In July, Lake County enacted an ordinance that demanded that growers account for their water supply; as in Mendocino, the county also has a tip line to identify violators. “It’s very pointedly meant to stop a lot of what we’re seeing — the illegal diversions, damming up of creeks, tapping into springs that may be on someone else’s property,” said Kevin Ingram, the principal planner for Lake County.
Late last month, federal and state agents raided the Yurok Indian Reservation in a move requested by tribal elders to halt illegal marijuana farms whose water use threatened the reservation’s supply.
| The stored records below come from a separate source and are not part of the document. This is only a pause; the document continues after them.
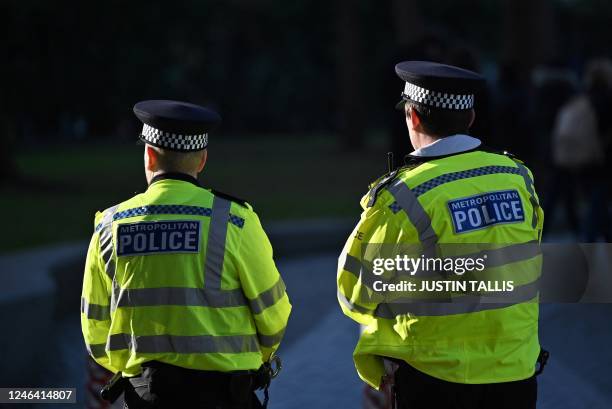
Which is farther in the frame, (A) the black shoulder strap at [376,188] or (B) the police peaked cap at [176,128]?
(B) the police peaked cap at [176,128]

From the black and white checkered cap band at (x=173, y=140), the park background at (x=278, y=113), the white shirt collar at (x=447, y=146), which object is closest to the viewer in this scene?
the white shirt collar at (x=447, y=146)

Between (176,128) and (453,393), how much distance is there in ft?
3.90

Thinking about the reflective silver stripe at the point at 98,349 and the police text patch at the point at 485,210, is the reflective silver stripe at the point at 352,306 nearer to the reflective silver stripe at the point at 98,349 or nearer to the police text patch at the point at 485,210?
the police text patch at the point at 485,210

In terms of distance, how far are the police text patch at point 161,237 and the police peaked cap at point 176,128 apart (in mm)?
269

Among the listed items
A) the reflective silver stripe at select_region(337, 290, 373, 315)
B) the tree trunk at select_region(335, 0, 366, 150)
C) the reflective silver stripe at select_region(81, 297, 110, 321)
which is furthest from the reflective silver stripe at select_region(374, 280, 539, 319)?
the tree trunk at select_region(335, 0, 366, 150)

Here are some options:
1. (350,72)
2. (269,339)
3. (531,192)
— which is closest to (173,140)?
(269,339)

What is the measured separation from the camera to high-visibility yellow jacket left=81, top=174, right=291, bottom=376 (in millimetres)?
3541

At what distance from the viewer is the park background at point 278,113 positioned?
24.6 ft

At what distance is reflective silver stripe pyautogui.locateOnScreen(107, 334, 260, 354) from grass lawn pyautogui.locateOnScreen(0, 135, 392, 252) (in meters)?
10.3

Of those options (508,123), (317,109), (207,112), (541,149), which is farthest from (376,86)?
(207,112)

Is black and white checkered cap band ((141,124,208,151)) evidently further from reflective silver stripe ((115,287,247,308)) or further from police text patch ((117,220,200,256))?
reflective silver stripe ((115,287,247,308))

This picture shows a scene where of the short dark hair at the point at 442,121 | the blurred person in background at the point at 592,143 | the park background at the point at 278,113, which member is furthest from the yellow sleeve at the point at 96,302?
the blurred person in background at the point at 592,143

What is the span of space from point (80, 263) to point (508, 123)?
14.2 feet

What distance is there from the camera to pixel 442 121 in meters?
3.61
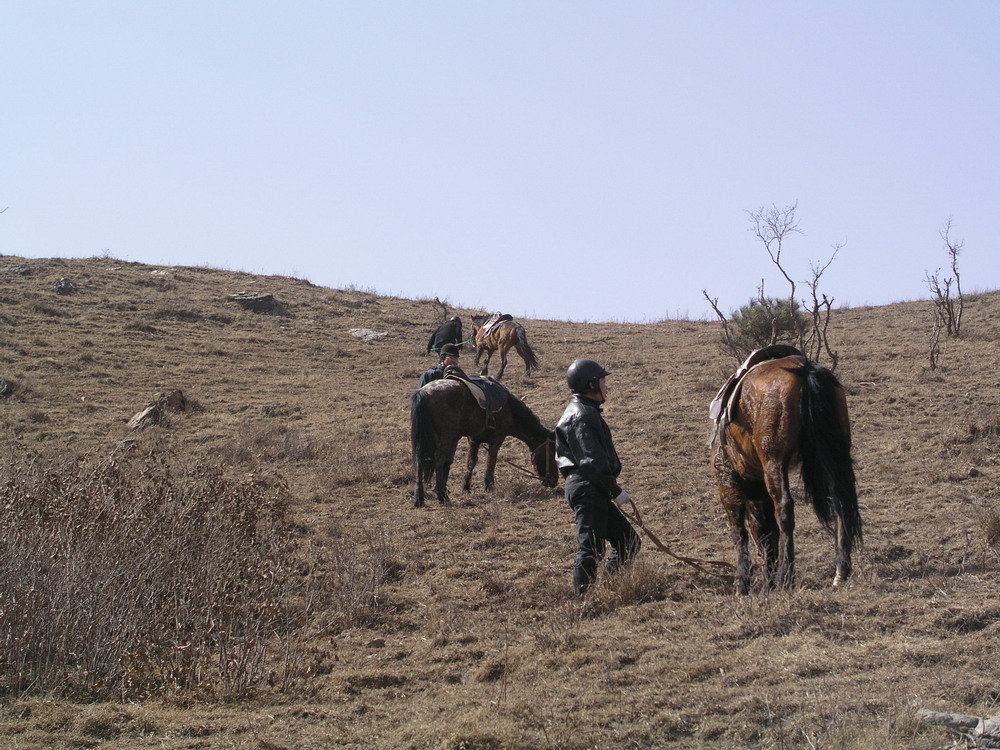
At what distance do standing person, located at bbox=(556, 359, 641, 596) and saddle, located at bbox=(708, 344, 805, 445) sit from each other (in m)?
0.95

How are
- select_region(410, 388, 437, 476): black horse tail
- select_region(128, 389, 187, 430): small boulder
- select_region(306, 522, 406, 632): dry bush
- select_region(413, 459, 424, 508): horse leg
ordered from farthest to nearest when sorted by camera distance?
select_region(128, 389, 187, 430): small boulder → select_region(410, 388, 437, 476): black horse tail → select_region(413, 459, 424, 508): horse leg → select_region(306, 522, 406, 632): dry bush

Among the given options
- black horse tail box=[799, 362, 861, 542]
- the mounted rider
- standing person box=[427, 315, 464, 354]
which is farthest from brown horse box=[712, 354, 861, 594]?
standing person box=[427, 315, 464, 354]

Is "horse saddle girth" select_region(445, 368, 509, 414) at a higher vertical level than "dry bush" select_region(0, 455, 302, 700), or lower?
higher

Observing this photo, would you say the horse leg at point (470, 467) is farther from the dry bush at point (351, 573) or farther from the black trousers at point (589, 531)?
the black trousers at point (589, 531)

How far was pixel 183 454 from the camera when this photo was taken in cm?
1351

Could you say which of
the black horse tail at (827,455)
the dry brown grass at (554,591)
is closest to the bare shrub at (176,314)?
the dry brown grass at (554,591)

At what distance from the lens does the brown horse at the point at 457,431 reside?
10.9 meters

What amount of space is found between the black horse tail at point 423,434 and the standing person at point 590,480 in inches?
156

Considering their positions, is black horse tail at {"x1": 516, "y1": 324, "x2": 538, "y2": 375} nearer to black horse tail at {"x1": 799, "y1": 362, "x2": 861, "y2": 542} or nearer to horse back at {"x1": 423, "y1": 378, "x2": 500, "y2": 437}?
horse back at {"x1": 423, "y1": 378, "x2": 500, "y2": 437}

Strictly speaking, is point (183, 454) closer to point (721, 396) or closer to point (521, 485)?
point (521, 485)

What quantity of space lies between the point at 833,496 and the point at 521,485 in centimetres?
556

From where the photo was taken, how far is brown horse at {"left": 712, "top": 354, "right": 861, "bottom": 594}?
6.39 metres

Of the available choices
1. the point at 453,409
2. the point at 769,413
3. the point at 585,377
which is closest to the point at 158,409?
the point at 453,409

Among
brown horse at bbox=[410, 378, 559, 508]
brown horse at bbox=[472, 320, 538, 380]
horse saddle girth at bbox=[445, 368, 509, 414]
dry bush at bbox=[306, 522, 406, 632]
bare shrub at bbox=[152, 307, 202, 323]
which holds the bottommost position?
dry bush at bbox=[306, 522, 406, 632]
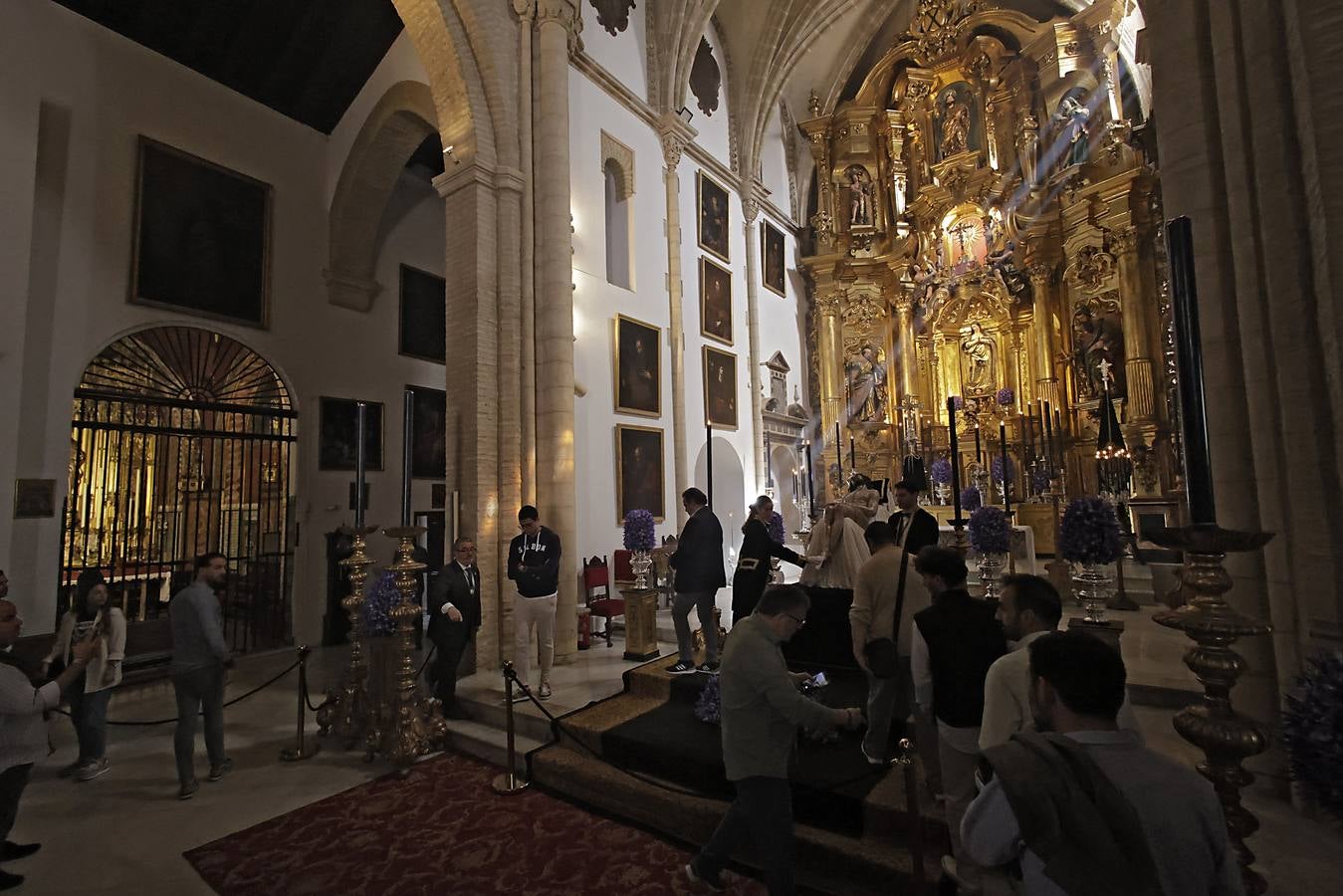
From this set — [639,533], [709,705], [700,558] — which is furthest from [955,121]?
[709,705]

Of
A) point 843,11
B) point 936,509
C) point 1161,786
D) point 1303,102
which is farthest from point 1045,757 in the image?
point 843,11

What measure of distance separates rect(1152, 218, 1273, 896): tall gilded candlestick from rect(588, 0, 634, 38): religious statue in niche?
34.8 ft

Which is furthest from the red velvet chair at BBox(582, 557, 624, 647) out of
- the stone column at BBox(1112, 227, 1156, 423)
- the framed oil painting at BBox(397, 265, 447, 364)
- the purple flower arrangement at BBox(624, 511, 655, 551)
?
the stone column at BBox(1112, 227, 1156, 423)

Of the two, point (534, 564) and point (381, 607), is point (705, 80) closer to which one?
point (534, 564)

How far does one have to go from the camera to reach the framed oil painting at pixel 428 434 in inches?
463

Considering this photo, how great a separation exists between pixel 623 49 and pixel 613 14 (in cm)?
51

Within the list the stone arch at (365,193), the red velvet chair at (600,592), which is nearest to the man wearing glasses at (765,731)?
the red velvet chair at (600,592)

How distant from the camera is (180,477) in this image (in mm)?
8914

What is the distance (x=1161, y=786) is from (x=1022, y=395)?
1478 cm

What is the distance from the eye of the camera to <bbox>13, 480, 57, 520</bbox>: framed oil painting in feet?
23.4

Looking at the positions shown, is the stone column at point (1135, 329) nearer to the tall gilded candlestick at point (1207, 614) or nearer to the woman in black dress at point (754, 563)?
the woman in black dress at point (754, 563)

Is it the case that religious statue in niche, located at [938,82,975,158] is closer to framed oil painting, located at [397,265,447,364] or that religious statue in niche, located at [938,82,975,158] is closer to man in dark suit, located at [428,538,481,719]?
framed oil painting, located at [397,265,447,364]

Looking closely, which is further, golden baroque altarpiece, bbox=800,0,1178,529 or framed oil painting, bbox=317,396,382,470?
golden baroque altarpiece, bbox=800,0,1178,529

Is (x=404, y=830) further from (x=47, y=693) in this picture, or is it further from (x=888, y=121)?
(x=888, y=121)
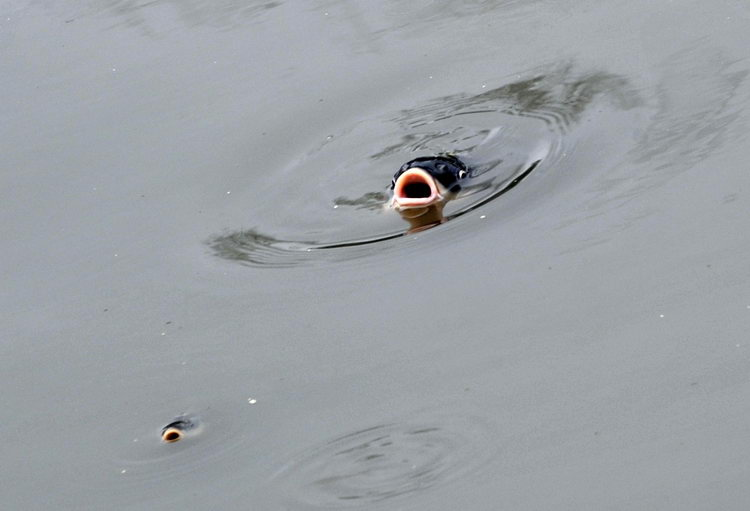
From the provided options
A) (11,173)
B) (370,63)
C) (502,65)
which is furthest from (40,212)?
(502,65)

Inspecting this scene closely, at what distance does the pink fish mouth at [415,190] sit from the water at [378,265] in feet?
0.46

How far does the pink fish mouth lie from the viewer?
7023 mm

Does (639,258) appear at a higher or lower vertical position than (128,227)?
lower

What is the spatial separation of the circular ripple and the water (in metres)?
0.01

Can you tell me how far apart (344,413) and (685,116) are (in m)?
2.84

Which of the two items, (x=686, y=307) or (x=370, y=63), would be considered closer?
(x=686, y=307)

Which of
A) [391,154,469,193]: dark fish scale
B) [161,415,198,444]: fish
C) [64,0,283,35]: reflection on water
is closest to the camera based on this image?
[161,415,198,444]: fish

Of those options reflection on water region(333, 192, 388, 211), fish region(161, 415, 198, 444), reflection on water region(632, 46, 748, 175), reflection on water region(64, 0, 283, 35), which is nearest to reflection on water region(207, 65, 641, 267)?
reflection on water region(333, 192, 388, 211)

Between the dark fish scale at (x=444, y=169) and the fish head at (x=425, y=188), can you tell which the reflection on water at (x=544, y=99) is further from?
the fish head at (x=425, y=188)

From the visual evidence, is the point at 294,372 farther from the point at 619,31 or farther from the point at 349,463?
the point at 619,31

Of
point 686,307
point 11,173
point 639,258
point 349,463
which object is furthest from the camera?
point 11,173

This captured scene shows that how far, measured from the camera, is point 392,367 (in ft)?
18.3

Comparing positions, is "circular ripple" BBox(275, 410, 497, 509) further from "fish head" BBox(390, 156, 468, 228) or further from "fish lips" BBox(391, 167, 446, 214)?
"fish lips" BBox(391, 167, 446, 214)

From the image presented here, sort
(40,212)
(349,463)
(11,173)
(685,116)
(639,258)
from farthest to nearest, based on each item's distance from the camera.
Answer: (11,173), (40,212), (685,116), (639,258), (349,463)
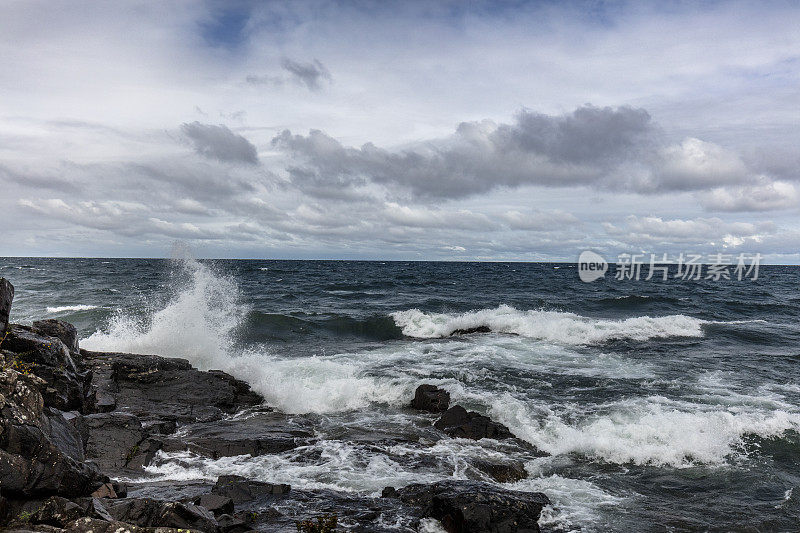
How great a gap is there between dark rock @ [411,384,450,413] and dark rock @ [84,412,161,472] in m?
6.27

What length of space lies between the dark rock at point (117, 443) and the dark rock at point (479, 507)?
4.72 m

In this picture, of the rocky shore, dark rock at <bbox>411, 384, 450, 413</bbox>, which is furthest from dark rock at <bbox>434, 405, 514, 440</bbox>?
dark rock at <bbox>411, 384, 450, 413</bbox>

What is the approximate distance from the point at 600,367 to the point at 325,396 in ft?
33.4

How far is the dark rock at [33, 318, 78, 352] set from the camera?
32.2 ft

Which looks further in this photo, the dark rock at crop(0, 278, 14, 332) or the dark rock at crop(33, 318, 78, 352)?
the dark rock at crop(33, 318, 78, 352)

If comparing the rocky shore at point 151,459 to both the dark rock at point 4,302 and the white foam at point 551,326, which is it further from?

Using Google Earth imagery, the state Department of Fish and Wildlife has estimated that outdoor marijuana cultivation in Mendocino County and Humboldt County doubled between 2009 and 2012, with what the agency described as disastrous effect. A marijuana plant can consume five to 10 gallons of water, depending on the point in its growth cycle. By comparison, a head of lettuce, another of California’s major crops, needs about 3.5 gallons of water.
Not all marijuana growers are cavalier about their water use. Swami Chaitanya, 71, has been tending — and smoking — cannabis for decades. “I grew my first plants in the shadow of the Bank of America in San Francisco on Telegraph Hill in the early ’70s,” Mr. Chaitanya said. (He adopted the name Swami Chaitanya after studies in India, and prefers it to his given name, which he asked not to use.)
Now ensconced in an off-the-grid farm in Mendocino County, Mr. Chaitanya and a few helpers produce a small crop of medical marijuana plants for an Oakland dispensary. Their beds are watered daily from tanks fed by a spring on the property. To minimize the environmental impact, he said, he recycles his wastewater. This year, he has also reduced the number of plants, he said.
Environmentally minded marijuana growers say that illegal operators and water guzzlers are giving them a bad reputation. Seth Little, 28, an organic medicinal marijuana grower near the Lake County town of Clearlake, said neighbors could be resentful. “They just think that we’re all kind of dooming everything,” he said, “and stealing everybody’s water, and dumping chemicals into the aquifers.”
Mr. Little, who has been growing marijuana for nearly five years with a special irrigation system designed to minimize water use, said many fellow growers had been heedless of the water problem. “A large percentage of them are just really not environmentally aware; they’re not in compliance,” he said.
But the artisanal ways of Mr. Little and Mr. Chaitanya can conflict with the demands of the market and, sometimes, the law. Because there are countywide restrictions on the number of marijuana plants even legitimate growers may keep, Mr. Chaitanya said, they have an incentive to make those plants as robust as possible — and that means using more water. Mr. Chaitanya suggested that the problem was exacerbated by confusing regulations.
Sheriff Allman of Mendocino County was skeptical of this. “That sounds like logic they’ve made up after smoking a joint,” he observed.
But, he added, the environmental offenders are not the stereotypical marijuana grower.
“Old hippies are not our problem — old hippies get it,” Sheriff Allman said. “They’re going organic; they’re doing water reduction.” So are “young hippies,” he continued.
“I’m talking about people that move here in April, grow marijuana as fast as they can until October,” Sheriff Allman said. “The 20-year-old kid who wants to make his million bucks, and he’s using these steroid fertilizers. He doesn’t care about how much water he uses, or what he puts in the soil.”